カフェスペースはもちろん、厨房や住居スペース、
ゲストハウスとして使っている部屋も、手入れが行き届いている。
また、もとからあった井戸は直して使えるようにし、太陽光発電のパネルも取りつけ、
冬はガスの代わりに薪ストーブを調理に役立てている。
渡部さん曰く、「災害が起きてインフラが寸断されても、
すべてがまかなえる」ようになっているそうだ。
食べ物をすべて自給するまでにはいたっていないそうだが、
これからは野菜の栽培面積をもっと増やしていきたいと考えている。
エコビレッジをつくるとき、自給自足は暮らしを営む重要な柱になると思う。
今回見せてもらった薪ストーブや太陽光パネル、そして井戸の活用は、
エコビレッジにぜひとり入れていきたい部分だ。
また、運営を続けていくためには現金収入も考えどころで、
渡部さんのようにカフェを開くことも、検討してみたいと思った。
こんなふうに自分で場所を開拓し、自給自足を実践している渡部さんは、
わたしにとって一歩も二歩も先を行く存在のように感じるが、
話を聞いていると実はまだまだ目指す先があるのだそうだ。

__抜粋した項目__
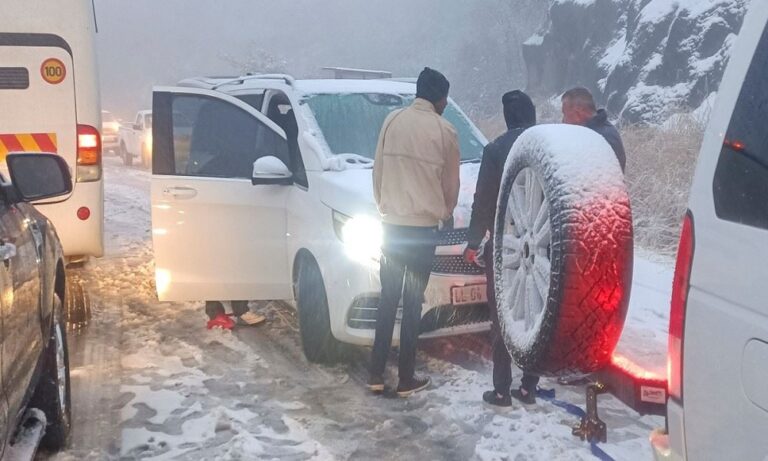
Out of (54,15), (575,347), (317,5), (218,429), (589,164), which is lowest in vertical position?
(218,429)

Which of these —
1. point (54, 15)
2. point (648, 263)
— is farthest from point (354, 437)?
point (648, 263)

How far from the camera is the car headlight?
4.63 m

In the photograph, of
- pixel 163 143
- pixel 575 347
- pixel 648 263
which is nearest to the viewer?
pixel 575 347

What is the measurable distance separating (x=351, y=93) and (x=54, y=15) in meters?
2.38

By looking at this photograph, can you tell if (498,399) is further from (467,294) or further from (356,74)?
(356,74)

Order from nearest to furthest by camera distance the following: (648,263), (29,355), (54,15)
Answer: (29,355), (54,15), (648,263)

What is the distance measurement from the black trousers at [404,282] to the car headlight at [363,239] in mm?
126

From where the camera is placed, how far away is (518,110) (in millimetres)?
4422

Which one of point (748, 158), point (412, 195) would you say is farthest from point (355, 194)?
point (748, 158)

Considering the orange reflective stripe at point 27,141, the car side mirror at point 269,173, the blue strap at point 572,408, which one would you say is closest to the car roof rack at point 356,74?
the car side mirror at point 269,173

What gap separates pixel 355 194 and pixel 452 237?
0.66m

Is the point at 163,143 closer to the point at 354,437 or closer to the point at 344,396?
the point at 344,396

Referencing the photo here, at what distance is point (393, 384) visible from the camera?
4871 millimetres

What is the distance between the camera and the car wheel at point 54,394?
12.2ft
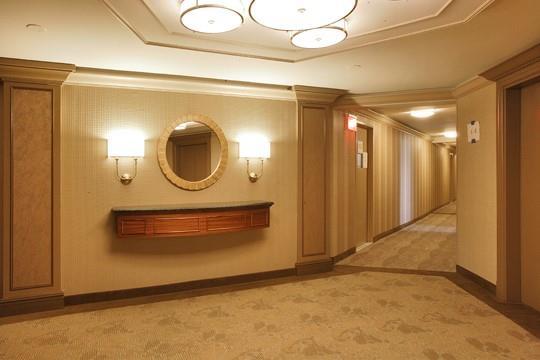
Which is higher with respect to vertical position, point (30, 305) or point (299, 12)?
point (299, 12)

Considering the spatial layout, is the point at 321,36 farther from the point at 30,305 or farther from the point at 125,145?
the point at 30,305

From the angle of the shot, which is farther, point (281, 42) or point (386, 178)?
point (386, 178)

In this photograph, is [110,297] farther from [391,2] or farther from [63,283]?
[391,2]

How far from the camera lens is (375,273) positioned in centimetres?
472

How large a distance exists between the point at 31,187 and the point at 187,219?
155 cm

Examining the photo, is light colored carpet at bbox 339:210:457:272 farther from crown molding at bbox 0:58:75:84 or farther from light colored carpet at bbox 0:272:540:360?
crown molding at bbox 0:58:75:84

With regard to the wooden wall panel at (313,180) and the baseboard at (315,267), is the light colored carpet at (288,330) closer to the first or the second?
the baseboard at (315,267)

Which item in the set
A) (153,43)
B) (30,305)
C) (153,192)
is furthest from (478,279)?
(30,305)

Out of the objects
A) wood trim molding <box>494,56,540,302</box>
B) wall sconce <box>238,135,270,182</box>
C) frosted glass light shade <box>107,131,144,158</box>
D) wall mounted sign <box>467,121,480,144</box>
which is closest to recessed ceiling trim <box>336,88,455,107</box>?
wall mounted sign <box>467,121,480,144</box>

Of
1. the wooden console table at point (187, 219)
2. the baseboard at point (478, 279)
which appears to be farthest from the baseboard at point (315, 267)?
the baseboard at point (478, 279)

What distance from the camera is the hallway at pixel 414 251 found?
16.9ft

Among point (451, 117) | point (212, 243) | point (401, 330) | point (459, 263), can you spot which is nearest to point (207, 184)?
point (212, 243)

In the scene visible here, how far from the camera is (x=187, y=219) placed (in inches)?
147

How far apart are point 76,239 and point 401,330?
3.31 metres
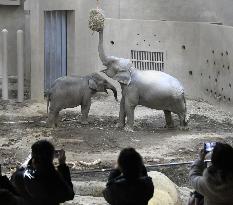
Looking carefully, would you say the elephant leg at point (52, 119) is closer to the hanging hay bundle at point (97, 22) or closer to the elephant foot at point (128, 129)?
the elephant foot at point (128, 129)

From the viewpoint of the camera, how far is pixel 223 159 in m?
4.70

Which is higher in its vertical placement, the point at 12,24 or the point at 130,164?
the point at 12,24

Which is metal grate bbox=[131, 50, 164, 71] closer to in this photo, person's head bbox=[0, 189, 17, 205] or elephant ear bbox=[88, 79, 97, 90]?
elephant ear bbox=[88, 79, 97, 90]

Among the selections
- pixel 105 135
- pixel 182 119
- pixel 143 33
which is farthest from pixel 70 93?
pixel 143 33

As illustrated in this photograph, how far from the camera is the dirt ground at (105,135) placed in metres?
9.84

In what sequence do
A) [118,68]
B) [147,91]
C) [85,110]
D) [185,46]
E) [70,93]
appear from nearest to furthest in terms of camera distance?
[147,91], [70,93], [118,68], [85,110], [185,46]

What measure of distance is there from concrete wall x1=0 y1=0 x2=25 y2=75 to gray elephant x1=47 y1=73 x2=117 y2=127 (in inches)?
139

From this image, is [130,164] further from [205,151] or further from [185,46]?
[185,46]

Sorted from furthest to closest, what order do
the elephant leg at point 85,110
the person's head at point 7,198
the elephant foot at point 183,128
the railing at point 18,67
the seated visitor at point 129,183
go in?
the railing at point 18,67
the elephant leg at point 85,110
the elephant foot at point 183,128
the seated visitor at point 129,183
the person's head at point 7,198

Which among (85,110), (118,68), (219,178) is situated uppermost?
(118,68)

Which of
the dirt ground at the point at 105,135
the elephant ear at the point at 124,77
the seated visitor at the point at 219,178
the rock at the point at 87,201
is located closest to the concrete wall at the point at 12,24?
the dirt ground at the point at 105,135

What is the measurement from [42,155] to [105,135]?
6.71 meters

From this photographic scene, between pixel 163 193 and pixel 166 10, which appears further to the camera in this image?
pixel 166 10

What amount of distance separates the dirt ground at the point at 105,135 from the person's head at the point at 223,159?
3.85 metres
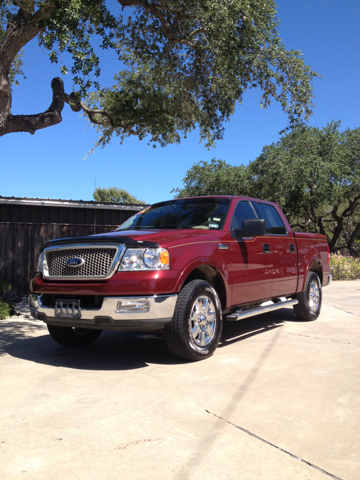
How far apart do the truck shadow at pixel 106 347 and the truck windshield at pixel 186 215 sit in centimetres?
161

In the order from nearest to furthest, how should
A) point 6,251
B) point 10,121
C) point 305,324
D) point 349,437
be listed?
point 349,437 < point 305,324 < point 10,121 < point 6,251

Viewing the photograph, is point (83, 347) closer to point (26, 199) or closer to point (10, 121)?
point (10, 121)

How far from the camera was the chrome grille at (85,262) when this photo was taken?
466 cm

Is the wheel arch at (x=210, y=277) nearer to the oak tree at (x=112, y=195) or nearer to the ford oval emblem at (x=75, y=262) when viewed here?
the ford oval emblem at (x=75, y=262)

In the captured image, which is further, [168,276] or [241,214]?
[241,214]

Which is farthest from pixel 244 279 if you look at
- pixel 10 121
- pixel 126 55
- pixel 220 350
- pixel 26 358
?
pixel 126 55

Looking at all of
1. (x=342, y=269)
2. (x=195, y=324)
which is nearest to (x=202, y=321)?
(x=195, y=324)

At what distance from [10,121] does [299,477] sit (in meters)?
9.37

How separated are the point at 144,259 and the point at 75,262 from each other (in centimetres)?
83

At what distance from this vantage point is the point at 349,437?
3027mm

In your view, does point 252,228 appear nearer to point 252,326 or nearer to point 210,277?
point 210,277

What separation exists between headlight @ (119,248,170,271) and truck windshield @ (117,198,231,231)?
1187mm

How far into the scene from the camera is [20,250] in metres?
11.3

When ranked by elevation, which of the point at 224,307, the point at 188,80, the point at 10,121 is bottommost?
the point at 224,307
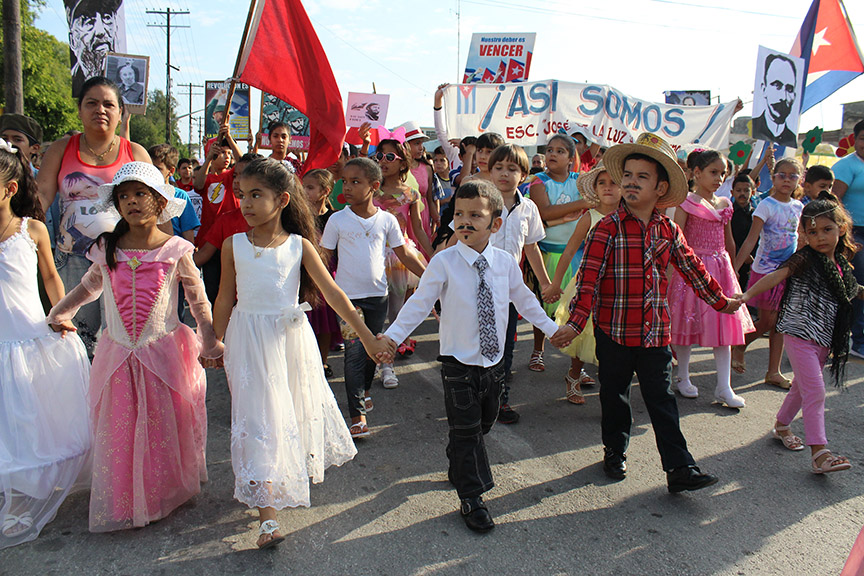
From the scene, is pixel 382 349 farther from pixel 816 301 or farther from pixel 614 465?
pixel 816 301

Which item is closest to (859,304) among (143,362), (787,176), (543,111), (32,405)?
(787,176)

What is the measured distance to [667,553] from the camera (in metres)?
2.84

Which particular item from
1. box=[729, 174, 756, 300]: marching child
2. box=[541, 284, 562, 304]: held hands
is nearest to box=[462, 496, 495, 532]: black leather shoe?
box=[541, 284, 562, 304]: held hands

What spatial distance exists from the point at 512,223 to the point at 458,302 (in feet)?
4.96

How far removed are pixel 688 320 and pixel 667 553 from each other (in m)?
2.55

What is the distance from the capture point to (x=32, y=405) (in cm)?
311

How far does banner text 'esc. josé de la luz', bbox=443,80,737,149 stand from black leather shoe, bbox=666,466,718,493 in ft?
19.2

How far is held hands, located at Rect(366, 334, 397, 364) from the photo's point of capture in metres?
3.13

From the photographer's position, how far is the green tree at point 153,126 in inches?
2721

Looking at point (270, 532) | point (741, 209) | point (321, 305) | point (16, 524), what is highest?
point (741, 209)

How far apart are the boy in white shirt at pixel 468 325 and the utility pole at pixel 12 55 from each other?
9906 mm

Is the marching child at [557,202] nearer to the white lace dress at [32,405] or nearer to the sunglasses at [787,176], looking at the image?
the sunglasses at [787,176]

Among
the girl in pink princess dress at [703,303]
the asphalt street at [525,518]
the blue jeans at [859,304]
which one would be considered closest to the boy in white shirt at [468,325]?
the asphalt street at [525,518]

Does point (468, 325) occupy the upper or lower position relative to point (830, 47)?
lower
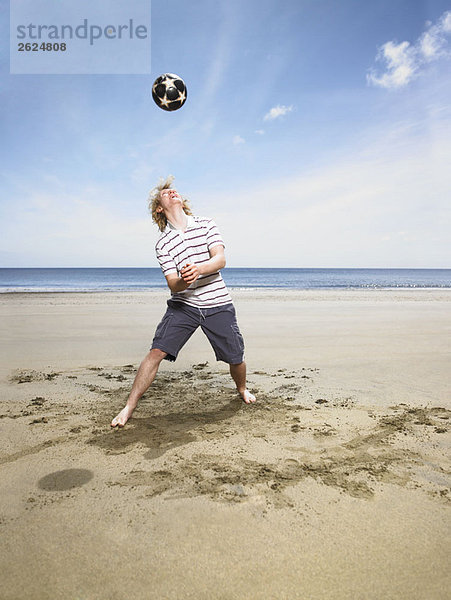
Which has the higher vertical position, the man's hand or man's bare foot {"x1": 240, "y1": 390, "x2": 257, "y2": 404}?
the man's hand

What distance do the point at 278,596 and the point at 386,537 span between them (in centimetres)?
69

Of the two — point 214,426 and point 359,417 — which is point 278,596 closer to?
point 214,426

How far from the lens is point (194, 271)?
10.7ft

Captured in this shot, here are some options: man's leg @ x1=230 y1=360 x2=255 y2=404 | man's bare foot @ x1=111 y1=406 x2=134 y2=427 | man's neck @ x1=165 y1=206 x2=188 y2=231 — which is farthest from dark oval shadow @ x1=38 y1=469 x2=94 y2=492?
man's neck @ x1=165 y1=206 x2=188 y2=231

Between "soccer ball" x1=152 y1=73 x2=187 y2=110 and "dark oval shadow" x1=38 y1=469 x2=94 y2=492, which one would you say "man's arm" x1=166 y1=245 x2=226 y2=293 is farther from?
"soccer ball" x1=152 y1=73 x2=187 y2=110

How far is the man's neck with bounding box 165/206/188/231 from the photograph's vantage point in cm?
371

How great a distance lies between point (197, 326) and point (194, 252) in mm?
691

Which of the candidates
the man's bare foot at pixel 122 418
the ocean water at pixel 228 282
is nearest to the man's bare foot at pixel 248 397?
the man's bare foot at pixel 122 418

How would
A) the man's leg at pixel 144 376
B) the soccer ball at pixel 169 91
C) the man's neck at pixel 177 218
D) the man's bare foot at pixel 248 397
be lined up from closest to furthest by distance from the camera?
the man's leg at pixel 144 376, the man's neck at pixel 177 218, the man's bare foot at pixel 248 397, the soccer ball at pixel 169 91

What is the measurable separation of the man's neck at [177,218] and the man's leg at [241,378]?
1.46 metres

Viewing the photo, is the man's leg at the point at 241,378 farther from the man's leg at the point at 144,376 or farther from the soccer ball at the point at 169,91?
the soccer ball at the point at 169,91

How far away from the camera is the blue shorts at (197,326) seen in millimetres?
3627

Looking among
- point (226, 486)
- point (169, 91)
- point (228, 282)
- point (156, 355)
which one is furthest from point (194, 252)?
point (228, 282)

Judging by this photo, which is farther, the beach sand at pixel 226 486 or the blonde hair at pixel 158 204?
the blonde hair at pixel 158 204
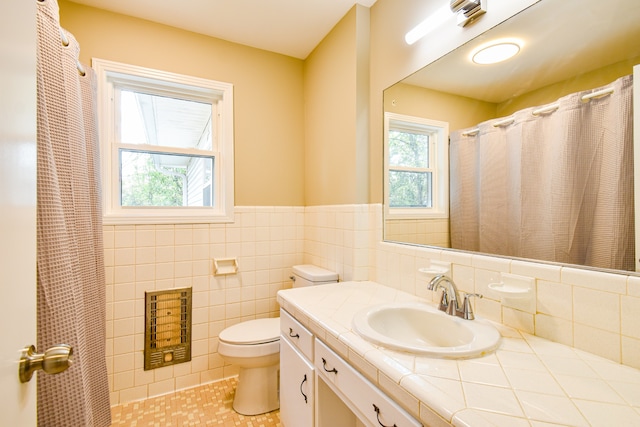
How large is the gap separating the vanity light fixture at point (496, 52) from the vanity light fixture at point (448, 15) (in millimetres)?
139

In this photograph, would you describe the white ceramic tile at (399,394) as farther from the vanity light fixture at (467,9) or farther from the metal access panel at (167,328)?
the metal access panel at (167,328)

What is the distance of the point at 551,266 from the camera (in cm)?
94

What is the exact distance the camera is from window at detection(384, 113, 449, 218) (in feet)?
4.64

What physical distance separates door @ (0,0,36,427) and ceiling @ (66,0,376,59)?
150cm

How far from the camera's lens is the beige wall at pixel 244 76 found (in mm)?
1823

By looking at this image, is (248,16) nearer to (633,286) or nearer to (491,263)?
(491,263)

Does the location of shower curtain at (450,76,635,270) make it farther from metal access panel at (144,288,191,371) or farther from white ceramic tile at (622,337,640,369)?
metal access panel at (144,288,191,371)

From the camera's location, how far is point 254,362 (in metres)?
1.71

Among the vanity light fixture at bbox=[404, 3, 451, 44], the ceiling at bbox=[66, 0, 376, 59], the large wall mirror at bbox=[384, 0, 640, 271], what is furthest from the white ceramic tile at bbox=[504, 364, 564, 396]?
the ceiling at bbox=[66, 0, 376, 59]

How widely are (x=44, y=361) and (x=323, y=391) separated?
97 cm

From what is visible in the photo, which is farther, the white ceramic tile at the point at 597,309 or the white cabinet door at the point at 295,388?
the white cabinet door at the point at 295,388

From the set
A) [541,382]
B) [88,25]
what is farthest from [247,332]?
[88,25]

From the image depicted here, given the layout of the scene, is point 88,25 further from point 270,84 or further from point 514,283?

__やること__
1/ 文章の中で、手入れが行き届いていると書かれている場所をすべて挙げてください。
2/ 文章によると、渡部さんは冬、ガスの代わりに何を調理に使っていますか。
項目の内容は文章とは関係がありません。

__作業の結果__
1/ カフェスペース、厨房、住居スペース、ゲストハウスとして使っている部屋

2/ 薪ストーブを使っています。